В эту минуту звуки фанфар возвестили о приходе принца Уэльского.
Управляющий замка уже выхватил из рук писца пергамент.
Увидев английского принца, сир де Лаваль подбежал к нему и преклонил колено.
– Ваша светлость, я привез выкуп за господина коннетабля, – сказал он. – Согласны ли вы принять деньги?
– Согласно данному мной слову и от чистого сердца, – ответил принц.
– Эти деньги, ваша светлость, принадлежат вам, – настаивал де Лаваль, – примите их.
– Погодите, – возразил управляющий замка. – Его светлость не знает о том, что здесь произошло… Пусть он сам прочтет документ.
– И отменит его! – воскликнул Лаваль.
– И прикажет его исполнить, – возразил коннетабль. Принц пробежал глазами пергамент и с восхищением воскликнул:
– Вот истинно благородный поступок!
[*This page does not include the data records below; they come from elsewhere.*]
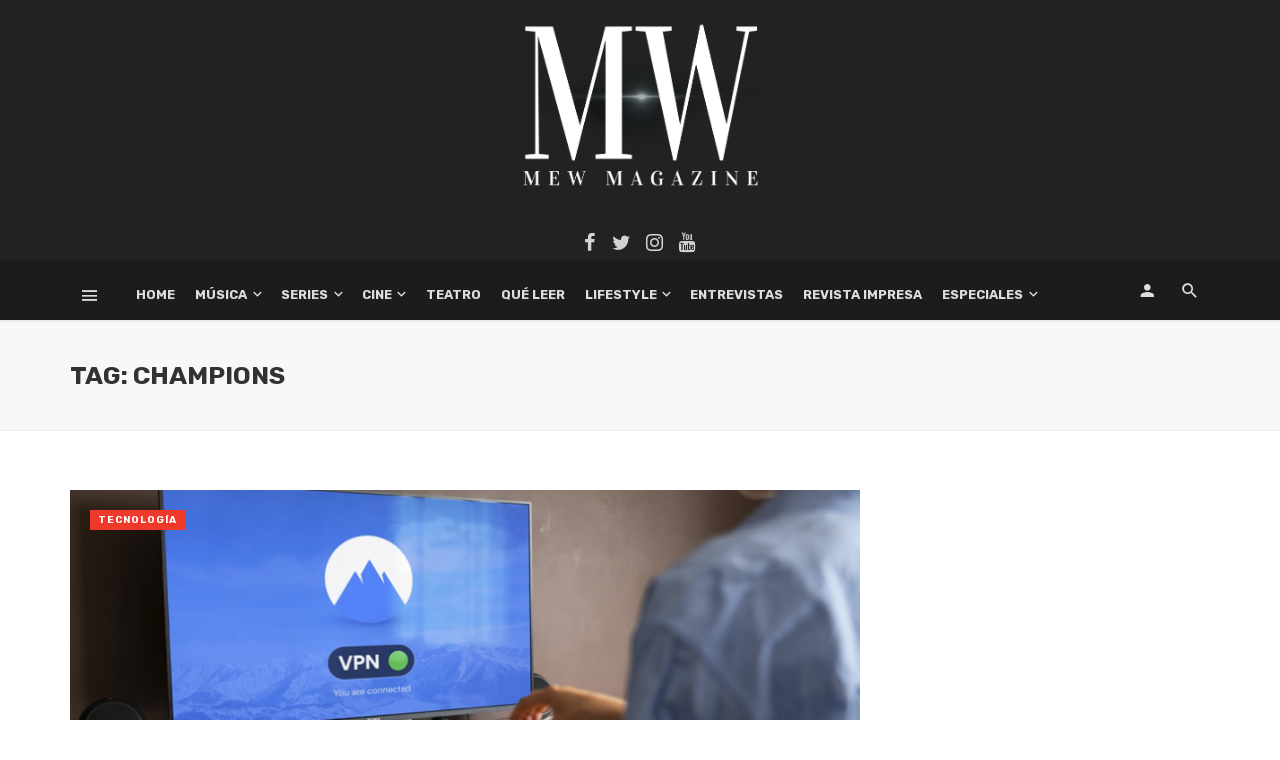

--- FILE ---
content_type: text/html; charset=utf-8
request_url: https://www.google.com/recaptcha/api2/aframe
body_size: 269
content:
<!DOCTYPE HTML><html><head><meta http-equiv="content-type" content="text/html; charset=UTF-8"></head><body><script nonce="WXAxG_Oq_EKmGFfbReqdQA">/** Anti-fraud and anti-abuse applications only. See google.com/recaptcha */ try{var clients={'sodar':'https://pagead2.googlesyndication.com/pagead/sodar?'};window.addEventListener("message",function(a){try{if(a.source===window.parent){var b=JSON.parse(a.data);var c=clients[b['id']];if(c){var d=document.createElement('img');d.src=c+b['params']+'&rc='+(localStorage.getItem("rc::a")?sessionStorage.getItem("rc::b"):"");window.document.body.appendChild(d);sessionStorage.setItem("rc::e",parseInt(sessionStorage.getItem("rc::e")||0)+1);localStorage.setItem("rc::h",'1768556763997');}}}catch(b){}});window.parent.postMessage("_grecaptcha_ready", "*");}catch(b){}</script></body></html>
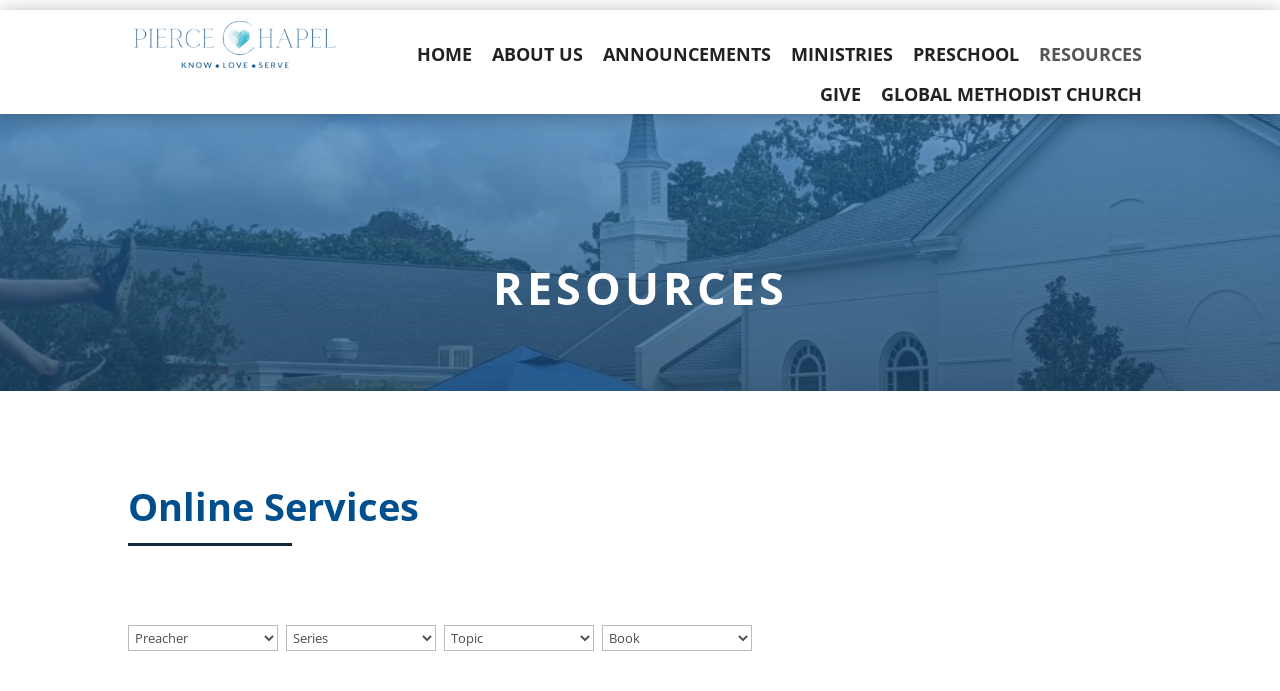

--- FILE ---
content_type: text/css
request_url: https://piercechapel.com/wp-content/themes/tent-apps-church-theme/style.css?ver=4.27.5
body_size: -6
content:
/*---------------------------------------------------------------------------------

 Theme Name:   Tent Apps Church Theme
 Theme URI:    
 Description:  
 Author:       
 Author URI:   https://tentapps.com
 Template:     Divi
 Version:      1.0.0
 License:      GNU General Public License v2 or later
 License URI:  http://www.gnu.org/licenses/gpl-2.0.html

------------------------------ ADDITIONAL CSS HERE ------------------------------*/

.wpfc-sermon-image-img{width:400px !important; height:225px !important;}
.wpfc-sermon>.wpfc-sermon-inner {
    background: none;
	border: none;}

--- FILE ---
content_type: text/css
request_url: https://piercechapel.com/wp-content/et-cache/121/et-core-unified-121.min.css?ver=1767694609
body_size: 110
content:
.wpfc-sermon-image-img{background-size:contain!important;background-repeat:no-repeat;width:100%!important}.wpfc-sermon>.wpfc-sermon-inner{background:none!important;border:none!important}.home #wpfc-sermons-shortcode-navigation{display:none!important}#wpfc-sermons-shortcode-navigation{display:none!important}.not-found-title{display:none}.entry p{display:none!important}.entry::after{content:" No news or events at this time"}.entry{font-size:18px;text-align:center}.et_pb_post a.more-link{color:#fff;background-color:#16598b!important;font-weight:bold;border:#16598b 1px solid!important;padding:4px 8px;line-height:50px;border-radius:20px}.nf-form-fields-required{display:none!important}.checkmeinbtn{background:#5DA644;color:#fff!important;font-size:37px;font-weight:bold;padding:35px 15px;margin:20px 0px;width:100%;display:block;text-align:center}.et_pb_blog_0 a.more-link{color:#fff;background-color:#5DA644;font-weight:bold;border:#5DA644 1px solid;padding:4px 8px;line-height:50px;border-radius:20px}a:hover{text-decoration:underline}.not-found-title{display:none}.entry p{display:none!important}.entry::after{content:"No New Announcements"}.entry{font-size:20px;font-color:#494141;text-align:center}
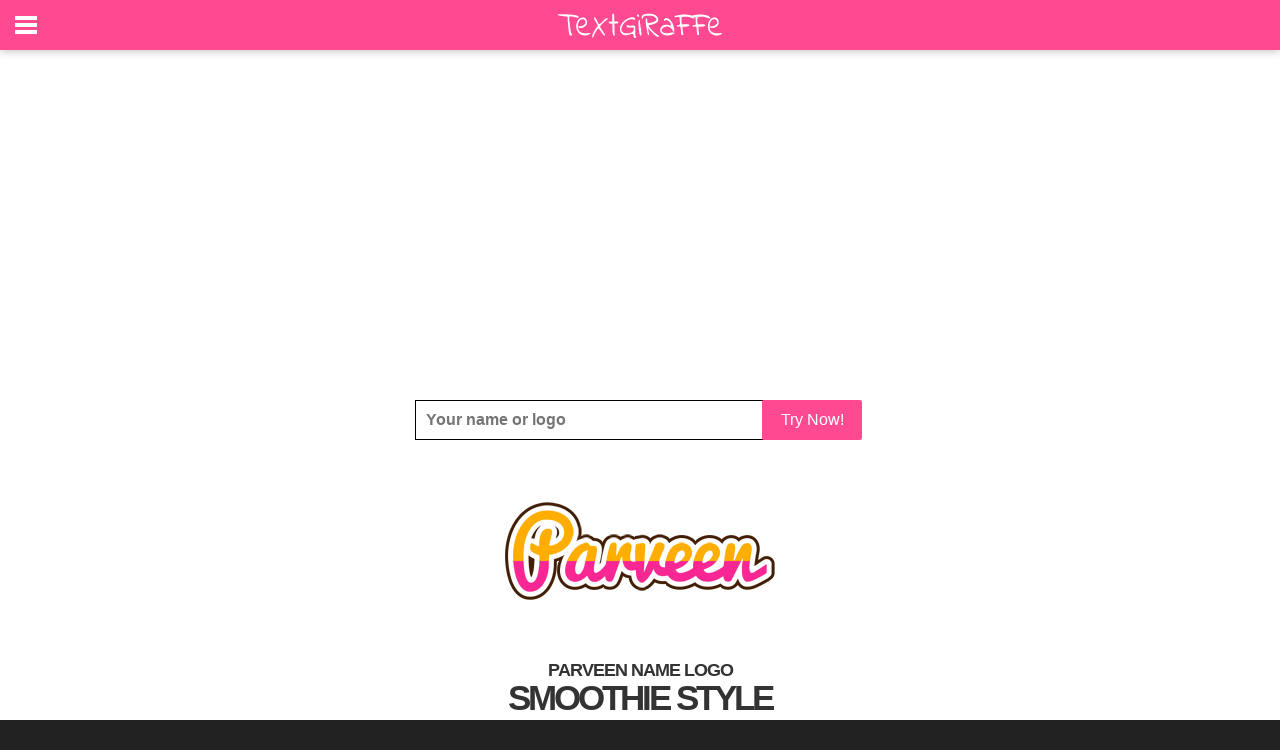

--- FILE ---
content_type: text/html; charset=utf-8
request_url: https://www.google.com/recaptcha/api2/aframe
body_size: 267
content:
<!DOCTYPE HTML><html><head><meta http-equiv="content-type" content="text/html; charset=UTF-8"></head><body><script nonce="-W7IwhdrTM9_CDi2VMsaHQ">/** Anti-fraud and anti-abuse applications only. See google.com/recaptcha */ try{var clients={'sodar':'https://pagead2.googlesyndication.com/pagead/sodar?'};window.addEventListener("message",function(a){try{if(a.source===window.parent){var b=JSON.parse(a.data);var c=clients[b['id']];if(c){var d=document.createElement('img');d.src=c+b['params']+'&rc='+(localStorage.getItem("rc::a")?sessionStorage.getItem("rc::b"):"");window.document.body.appendChild(d);sessionStorage.setItem("rc::e",parseInt(sessionStorage.getItem("rc::e")||0)+1);localStorage.setItem("rc::h",'1768999555663');}}}catch(b){}});window.parent.postMessage("_grecaptcha_ready", "*");}catch(b){}</script></body></html>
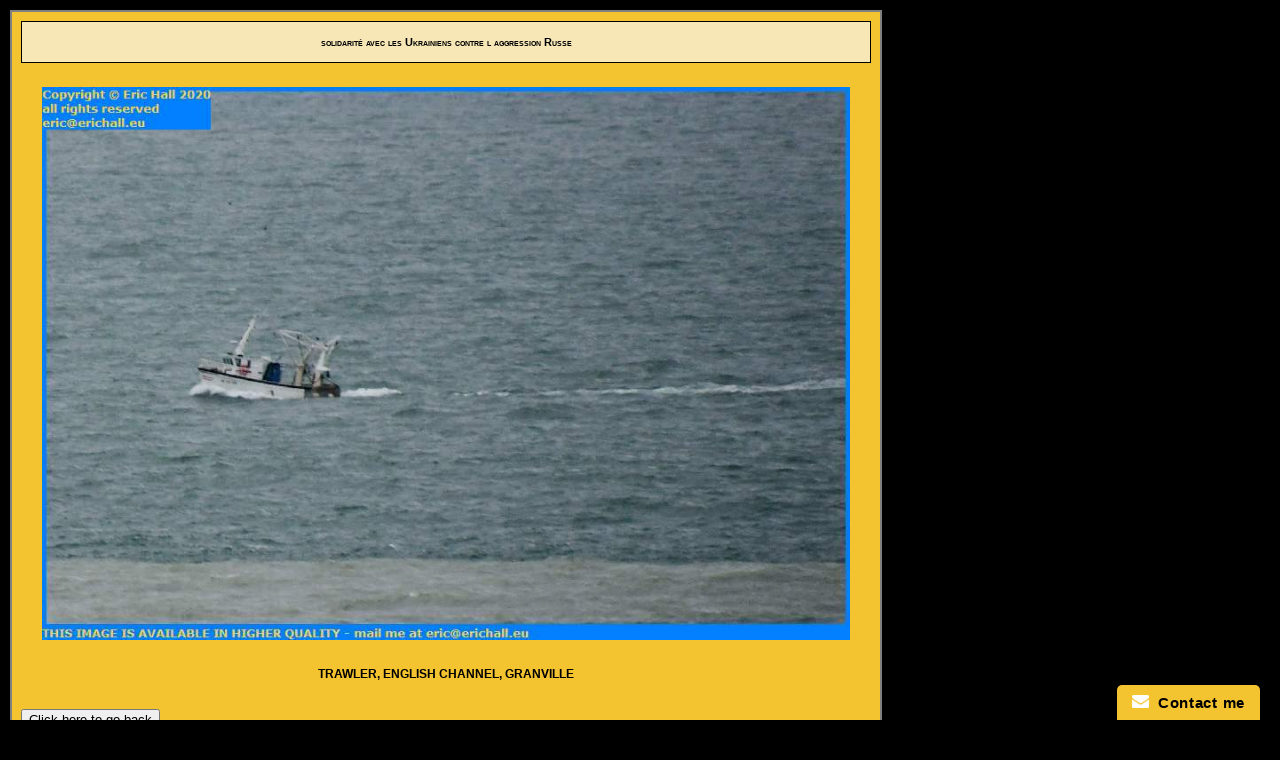

--- FILE ---
content_type: text/html
request_url: https://www.erichall.eu/images/2010/2010256.html
body_size: 822
content:
<!DOCTYPE HTML PUBLIC "-//W3C//DTD HTML 4.0 Transitional//EN">
<html>
<head>
<!-- Global site tag (gtag.js) - Google Analytics -->
<script async src="https://www.googletagmanager.com/gtag/js?id=UA-162256401-1"></script>
<script>
  window.dataLayer = window.dataLayer || [];
  function gtag(){dataLayer.push(arguments);}
  gtag('js', new Date());

  gtag('config', 'UA-162256401-1');
</script>
<title>TRAWLER ENGLISH CHANNEL GRANVILLE MANCHE NORMANDY FRANCE PHOTO ERIC HALL</title>
<meta http-equiv="Content-Type" content="text/html; charset=iso-8859-1">
<meta name="Author" content="Eric Hall">
<meta name="copyright" content="Copyright 1997 - 2020, Eric Hall">

<meta name="description"
content="TRAWLER ENGLISH CHANNEL RUE DU NORD GRANVILLE MANCHE NORMANDY FRANCE PHOTO ERIC HALL" />
<meta name="keywords"
content="trawler, english channel, Granville, Manche, Normandy, France, Eric Hall" />

<link rel="stylesheet" type="text/css" href="https://www.erichall.eu/stylesheeta.css">
</head>


<body>
	<div id="copyright">
		<div align="center">
  			<div align="center" class="black">
    				<div class="black_a">

<script type="text/javascript" language="JavaScript" src="https://www.erichall.eu/photo_newsflash.js"></script>
				</div>
			</div>
<br />
&nbsp;
<br />
<img src="https://www.erichall.eu/images/2010/2010256.jpg" alt="trawler english channel Granville Manche Normandy France Eric Hall"  class="alignleft" width="95%"/></a>
</p><p><br clear="both"></p><p class="caption">
<h3>
TRAWLER, ENGLISH CHANNEL, GRANVILLE</h3>
</p><p><br clear="both"></p><p>
		</div>

		
  <div class="pw_widget pw_copypaste_true pw_size_16 pw_counter_true">
<a class="pw_facebook"></a>
<a class="pw_twitter"></a>
<a class="pw_email"></a>
<a class="pw_googleplus"></a>
  </div>
<script src="http://i.po.st/share/script/post-widget.js#publisherKey=BraveNetMedia" type="text/javascript" charset="utf-8"></script>
  <button onclick="history.go(-1)"> 
        Click here to go back 
    </button> 

</p><p><br clear="both"></p>

<!!------	START 3 C STATS CONTROLLER -------!!>
<script src="https://www.w3counter.com/tracker.js?id=128490"></script>
<!!------	END 3 C STATS CONTROLLER -------!!>
</p><p><br clear="all"></p><p>
 	
			<div align="right">

</p><p>
<a href="http://www.erichall.eu" target="_self"><strong>HOME PAGE</strong>
</a>
</p><p>&nbsp;</p><p>
Page last modified 20:15 - 29th October 2020<br />
site last modified <script type="text/javascript" language="JavaScript" src="https://www.erichall.eu/update.js"></script>
<p>
&copy <script type="text/javascript" language="JavaScript" src="https://www.erichall.eu/copyright.js"></script>
    			</div>
		</div>

	</div>
</div>
</body>
</html>

--- FILE ---
content_type: application/javascript
request_url: https://www.w3counter.com/ws/loader/?w3counter_id=128490
body_size: 632
content:
if (typeof window.wsg_options === 'undefined' || window.wsg_options.length == 0) {
window.wsg_has_premium = false;
window.wsg_options = [{"id":"9d642702f5117eefb10ac32922b94f4f","position":"right","showbranding":"true","facebook":"","twitter":"","google":"","linkedin":"","instagram":"","pinterest":"","youtube":"","twitch":"","tumblr":"","vk":"","trigger":"arrive","delay":"5","percent":"70","selector":"","page_rule_select":["show"],"page_rule":[""],"location_rule_select":["show"],"location_rule":[""],"referrer_rule_select":["show"],"referrer_rule":[""],"showdesktop":"true","showmobile":"true","show":"every","showmax":"1","showper":"day","widgetname":"Follow Buttons","plan_id":"1","payment_method_token":"","question_0":"","question_1":"","question_99":"","needs_premium":"","type":"follow"},{"id":"aafa32718fae801ae109904ef8184ae7","bgcolor":"#f4c430","textcolor":"#000000","buttoncolor":"#000000","buttontextcolor":"#FFFFFF","bgimg":"","bgtransparency":"20","showbranding":"true","title":"Contact me","intro":"<p>Report a bug or a broken link on my new server<br \/>\r\nOr simply say &quot;hello&quot;<\/p>\r\n","buttonlabel":"Send","thankyou":"<p>Your message has been sent. Thank you for contacting me!<\/p>\r\n","tabposition":"bottomright","tabtext":"Contact me","tabcolor":"#f4c430","tabtextcolor":"#000000","tabicon":"show","trigger":"tab","delay":"5","percent":"70","selector":"","page_rule":[""],"location_rule_select":["show"],"location_rule":[""],"referrer_rule_select":["show"],"referrer_rule":[""],"showdesktop":"true","showmobile":"true","show":"every","showmax":"1","showper":"day","sendemail":"true","emailto":"eric@erichall.eu","autoresponder_from":"","autoresponder_subject":"","autoresponder_message":"","mailchimp_list":"","constantcontact_list":"","widgetname":"Improved Contact Form","plan_id":"1","payment_method_token":"","question_0":"","question_1":"","question_99":"","questions":[{"type":"text","label":"Name:","name":"question_0"},{"type":"email","label":"Email:","name":"question_1"},{"type":"disabled","label":"Subject:","name":"question_2"},{"type":"disabled","label":"Phone Number:","name":"question_3"},{"type":"disabled","label":"","name":"question_4"},{"type":"disabled","label":"","name":"question_5"},{"type":"textarea","label":"Message:","name":"question_99"}],"needs_premium":"","type":"contact"}];
window.wsg_location = 'Columbus, Ohio, United States';
window.wsg_country = 'US';
window.wsg_brand_url = 'https://www.w3counter.com/';
window.wsg_brand_name = 'W3Counter';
Как бы мне хотелось совершить подобное!
– Вам это ни к чему, ваша светлость, – ответил Дюгеклен. – Ведь вы победитель.
– Значит, ваша светлость не будет удерживать коннетабля? – спросил де Лаваль.
– Нет, разумеется, если он желает ехать, – ответил принц.
– Но я хочу остаться, Лаваль, должен остаться… Спросите у этих господ, что они думают на сей счет.
Чандос, Альбре и другие рыцари громко выражали свое восхищение.
– Ну что ж! – сказал принц. – Пусть пересчитают деньги, а вы, господа, отпустите на свободу пленных бретонцев.
Именно в эту минуту, когда английские командиры вышли из комнаты, де Лаваль, полуобезумев от горя, вспомнил зловещее пророчество неизвестного рыцаря и выбежал из замка, чтобы призвать его на помощь.
Когда де Лаваль вернулся вместе с незнакомцем, английский офицер уже проводил в замке перекличку пленных, сундуки стояли пустыми, а золотые монеты были сложены стопками.
– Теперь скажите коннетаблю то, что вы хотели ему сказать, – шепнул он на ухо рыцарю (принц тем временем дружески беседовал с Дюгекленом), – и, поскольку вы обладаете такой силой, магической или природной, убедите его отдать деньги в качестве выкупа за себя, а не за других.
Незнакомец вздрогнул. Он прошел несколько шагов вперед, и его золотые шпоры зазвенели на каменном полу.
Принц обернулся на звук.
– Кто этот рыцарь? – спросил управляющий замка.
– Мой спутник, – ответил де Лаваль.
– Тогда пусть он откроет забрало и пожалует с миром, – сказал принц.
– Ваша светлость, – обратился к нему незнакомец (услышав его голос, Дюгеклен тоже вздрогнул), – я дал обет не открывать моего лица, позвольте мне его не нарушать.
– Будь по-вашему, господин рыцарь, но ведь вы не скроете свое имя от коннетабля.
– Для него, как и для всех, ваша светлость.
– В таком случае вы должны покинуть замок, потому что у меня приказ пропускать только людей мне известных, – сказал управляющий.
Рыцарь поклонился, словно желая показать, что он не намерен нарушать приказ.
– Пленные свободны, – войдя в зал, объявил Чандос.
– Прощай, Лаваль, прощай! – с замиранием сердца воскликнул коннетабль; это не ускользнуло от де Лаваля, потому что он, сжав руки Бертрана, умолял:
– Ради Бога, еще не поздно, отмените ваше решение.
– Нет, клянусь жизнью, нет! – упорствовал коннетабль.
– Почему вы покушаетесь на славу коннетабля? – спросил де Лаваля управляющий замка. – Сегодня он в плену, а через месяц может оказаться на свободе. Деньги найдутся, а второй возможности приобрести подобную славу не представится.
Принцу и его офицерам явно понравились эти слова. Неизвестный рыцарь степенно подошел к управляющему и величественным голосом сказал:
– Это вы, сир управляющий, хотите умалить славу вашего господина, раз вы позволяете ему поступать так, как он сейчас делает.
– Как вы смеете так говорить, мессир? – побледнев, вскричал управляющий. – Вы оскорбляете меня! Обвинять меня в том, что я посягаю на славу его светлости! Подобную ложь искупают смертью!
– Не бросайте мне вызов, не зная, удостою ли я вас, мессир, принять его. Я говорю открыто и правдиво: его светлость посягает на собственную славу, удерживая Дюгеклена в этом замке.
– Ты лжешь! Лжешь! – раздались раздраженные голоса, и одновременно зазвенели мечи.